When I worked in Corporate Land, we used to have Dress Down Fridays. I hated this. As a concept, it seems so teasing, like Sniff A Biscuit Wednesdays or Briefly Lift Your Gaze To The Sky First Tuesday Of The Month.
Dressing Down, by the very name, implies a rigidly adhered to code that has been infinitesimally slackened, for a treat. I have always been shit at this. As an extreme goody goody, the only thing I ever got in trouble for at school was “uniform violation”. And I didn’t even do it on purpose. How short is too short for a skirt? What about a tie? I genuinely do not know.

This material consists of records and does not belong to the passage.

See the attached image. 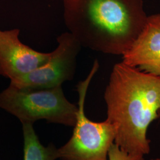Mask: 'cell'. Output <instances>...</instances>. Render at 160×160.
<instances>
[{
	"instance_id": "7",
	"label": "cell",
	"mask_w": 160,
	"mask_h": 160,
	"mask_svg": "<svg viewBox=\"0 0 160 160\" xmlns=\"http://www.w3.org/2000/svg\"><path fill=\"white\" fill-rule=\"evenodd\" d=\"M122 56L127 65L160 76V14L148 16L142 32Z\"/></svg>"
},
{
	"instance_id": "6",
	"label": "cell",
	"mask_w": 160,
	"mask_h": 160,
	"mask_svg": "<svg viewBox=\"0 0 160 160\" xmlns=\"http://www.w3.org/2000/svg\"><path fill=\"white\" fill-rule=\"evenodd\" d=\"M19 34L18 29H0V75L10 82L37 68L50 56V52L37 51L23 43Z\"/></svg>"
},
{
	"instance_id": "2",
	"label": "cell",
	"mask_w": 160,
	"mask_h": 160,
	"mask_svg": "<svg viewBox=\"0 0 160 160\" xmlns=\"http://www.w3.org/2000/svg\"><path fill=\"white\" fill-rule=\"evenodd\" d=\"M67 28L81 47L123 55L143 29V0H63Z\"/></svg>"
},
{
	"instance_id": "4",
	"label": "cell",
	"mask_w": 160,
	"mask_h": 160,
	"mask_svg": "<svg viewBox=\"0 0 160 160\" xmlns=\"http://www.w3.org/2000/svg\"><path fill=\"white\" fill-rule=\"evenodd\" d=\"M99 66L98 60H95L86 79L77 86L79 96L77 122L68 142L58 149L61 160H108L109 149L114 142L116 128L106 120L102 122L90 120L84 111L87 90Z\"/></svg>"
},
{
	"instance_id": "5",
	"label": "cell",
	"mask_w": 160,
	"mask_h": 160,
	"mask_svg": "<svg viewBox=\"0 0 160 160\" xmlns=\"http://www.w3.org/2000/svg\"><path fill=\"white\" fill-rule=\"evenodd\" d=\"M57 41V47L45 63L10 85L23 89H43L62 86L72 80L81 46L68 32L59 35Z\"/></svg>"
},
{
	"instance_id": "1",
	"label": "cell",
	"mask_w": 160,
	"mask_h": 160,
	"mask_svg": "<svg viewBox=\"0 0 160 160\" xmlns=\"http://www.w3.org/2000/svg\"><path fill=\"white\" fill-rule=\"evenodd\" d=\"M104 99L107 107L106 120L116 131L114 143L131 154H149L148 129L159 118L160 76L123 61L116 63Z\"/></svg>"
},
{
	"instance_id": "3",
	"label": "cell",
	"mask_w": 160,
	"mask_h": 160,
	"mask_svg": "<svg viewBox=\"0 0 160 160\" xmlns=\"http://www.w3.org/2000/svg\"><path fill=\"white\" fill-rule=\"evenodd\" d=\"M0 108L17 117L22 124L44 119L74 127L78 113V106L67 99L62 86L23 89L10 85L0 93Z\"/></svg>"
},
{
	"instance_id": "9",
	"label": "cell",
	"mask_w": 160,
	"mask_h": 160,
	"mask_svg": "<svg viewBox=\"0 0 160 160\" xmlns=\"http://www.w3.org/2000/svg\"><path fill=\"white\" fill-rule=\"evenodd\" d=\"M108 160H143V155L128 152L114 142L109 149Z\"/></svg>"
},
{
	"instance_id": "8",
	"label": "cell",
	"mask_w": 160,
	"mask_h": 160,
	"mask_svg": "<svg viewBox=\"0 0 160 160\" xmlns=\"http://www.w3.org/2000/svg\"><path fill=\"white\" fill-rule=\"evenodd\" d=\"M24 160H56L58 149L53 145L44 147L40 143L33 124L23 123Z\"/></svg>"
},
{
	"instance_id": "10",
	"label": "cell",
	"mask_w": 160,
	"mask_h": 160,
	"mask_svg": "<svg viewBox=\"0 0 160 160\" xmlns=\"http://www.w3.org/2000/svg\"><path fill=\"white\" fill-rule=\"evenodd\" d=\"M159 118H160V112H159Z\"/></svg>"
}]
</instances>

Now I work in Yoga Towers, I can wear what I please. Anything. Really. They don’t care. It’s as if they value me as a person and for the work I do, rather than for my decoration value. Crazy. Today’s advent treat is a celebration of that. Let me talk through my “look” –
- Makeup – “the natural look”, by which I mean I am not wearing any makeup
- Hair – “tousled chic”, by which I mean I have not brushed my hair
- Shapeless jumper that has holes under the arms but is the warmest thing I own
- Ill fitting woollen shorts
- Blue knee socks to prevent bike related leg drafts
- No shoes because I am inside and I hate wearing shoes
Look at me. I know. I look like a mad hobo. A REALLY COMFY mad hobo. This means I win.